Aim of the task:
How many lines in the items below contain the word "canopy"? Reply with the number alone.

--- Begin Dataset rows ---

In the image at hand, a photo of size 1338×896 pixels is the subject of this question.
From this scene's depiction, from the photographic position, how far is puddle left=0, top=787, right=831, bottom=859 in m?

--- End Dataset rows ---
--- Begin Dataset rows ---

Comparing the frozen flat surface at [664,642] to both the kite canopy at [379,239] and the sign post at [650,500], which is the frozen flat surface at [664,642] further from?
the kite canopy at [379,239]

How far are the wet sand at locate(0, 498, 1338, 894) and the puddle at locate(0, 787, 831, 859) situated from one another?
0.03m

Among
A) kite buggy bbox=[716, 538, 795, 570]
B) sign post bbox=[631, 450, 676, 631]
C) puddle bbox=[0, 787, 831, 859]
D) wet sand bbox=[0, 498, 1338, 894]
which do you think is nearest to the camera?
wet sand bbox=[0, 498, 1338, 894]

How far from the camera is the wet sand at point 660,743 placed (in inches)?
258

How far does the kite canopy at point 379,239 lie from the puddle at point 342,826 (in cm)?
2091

--- End Dataset rows ---

Problem solution:
3